Update, September 11th, 2019: The fixes for this issue have been deployed to regions on the LeTigre and Magnum RC channels in server deployment 2019-09-06T22:03:53.530715. Those wishing to test the fixes, and whose regions / experiences are not on either of these channels can file a support ticket to have their region moved. Use Help > About in the viewer to check the simulator version number running for your experience.
In my last few Simulator User Group (SUG) meeting updates, I’ve references issues being encountered by experience creators since a recent server-side deployment.
In short, in the last couple of weeks, any scripts compiled to an experience have failed to recompile. The finger had been pointed at server deployment 19.08.06.529800 being at fault.
However, the Lab has been engaged in fault-finding and attempts at rectifying the problem, and their work has revealed that the fault does not lie with any particularly server release, as an official blog post issued on Thursday, September 5th explains:
We have traced the problem to a loss of data in one of our internal systems.
This data loss was due to human error rather than any change to server software. Why do we think this is good news? Because we can now easily prevent it from happening in the future.
We have engaged in a first pass of recovery efforts which have yielded the restoration of the experience association for a number of scripts, and we are testing a server-based fix which will automatically correct most others. That fix is working its way through QA, and we will highlight this in the server release notes when it becomes available.
For those who have been impacted by the issue, the blog provides a set of step to take to correct matters should they not wish to wait for the back-end fix:
Open the script in an object in-world or attached to you .
Make sure the bottom widgets have your experience selected.
These step should be enough to get experience enabled scripts running again.
The week of May 13th-17th saw a planned period of Second Life network maintenance work, as announced in the Grid Status updates.
The first tranche of this work – Monday, May 13th through Tuesday May 14th – appeared to go well, until there was a completely unexpected 4(ish) hours of downtime, which at the time caused significant upset.
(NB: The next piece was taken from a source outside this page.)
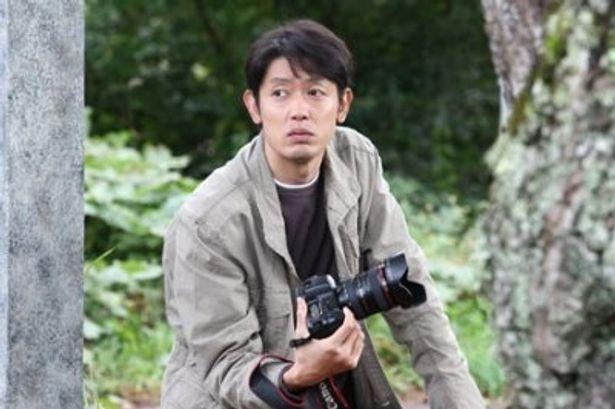 こちらは父・ひろしに相当する暁役の筒井道隆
On May 17th, April Linden, the Second Life Operations Manager, has provided an insightful blog post on both the work being carried out and the cause of the downtime.
This week we were doing much needed maintenance on the network that powers Second Life. The core routers that connect our data centre to the Internet were nearing their end-of-life, and needed to be upgraded to make our cloud migration more robust.
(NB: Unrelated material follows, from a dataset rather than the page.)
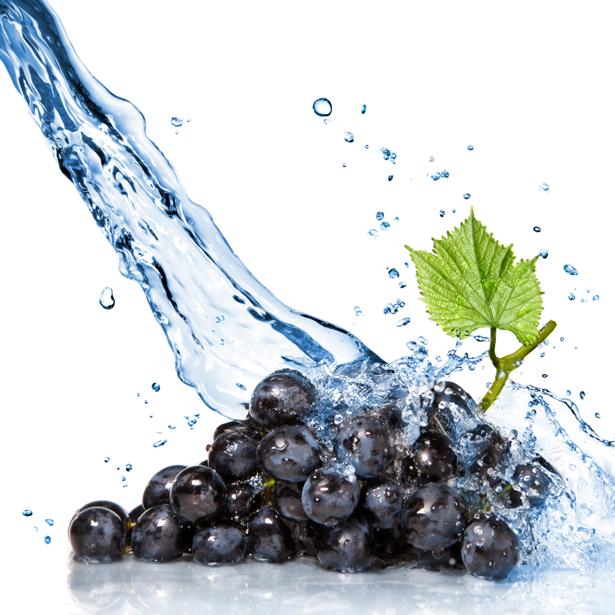 Гроздь винограда в воде фотообои кухня (food-0000208)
Replacing the core routers on a production system that’s in very active use is really tricky to get right. We were determined to do it correctly, so we spent over a month planning all of the things we were going to do, and in what order, including full roll-back plans at each step. We even hired a very experienced network consultant to work with us to make sure we had a really good plan in place, all with the goal of interrupting Second Life as little as we could while improving it …
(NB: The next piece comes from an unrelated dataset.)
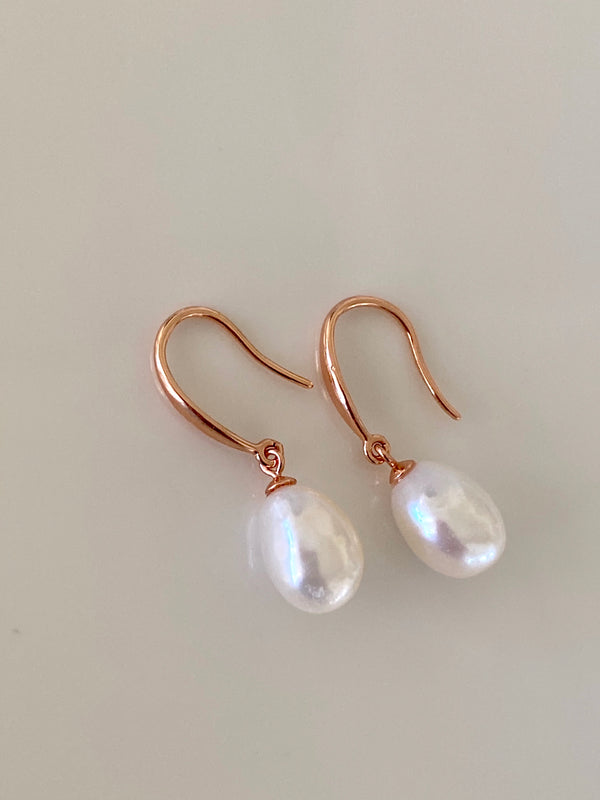 Pearl + Rose Gold Earring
Everything started out great. We got the first new core router in place and taking traffic without any impact at all to the grid. When we started working on the second core router, however, it all went wrong.
– Extract from April Linden’s blog post
In essence, a cable had to be relocated, which was expected to cause a very brief period of impact. However, things didn’t recover as anticipated, and April resumes her explanation:
After the shock had worn off we quickly decided to roll back the step that failed, but it was too late. Everyone that was logged into Second Life at the time had been logged out all at once. Concurrency across the grid fell almost instantly to zero. We decided to disable logins grid-wide and restore network connectivity to Second Life as quickly as we could.
At this point we had a quick meeting with the various stakeholders, and agreed that since we were down already, the right thing to do was to press on and figure out what happened so that we could avoid it happening again…
This is why logins were disabled for several hours. We were determined to figure out what had happened and fix the issue, because we very much did not want it to happen again. We’ve engineered our network in a way that any piece can fail without any loss of connectivity, so we needed to dig into this failure to understand exactly what happened.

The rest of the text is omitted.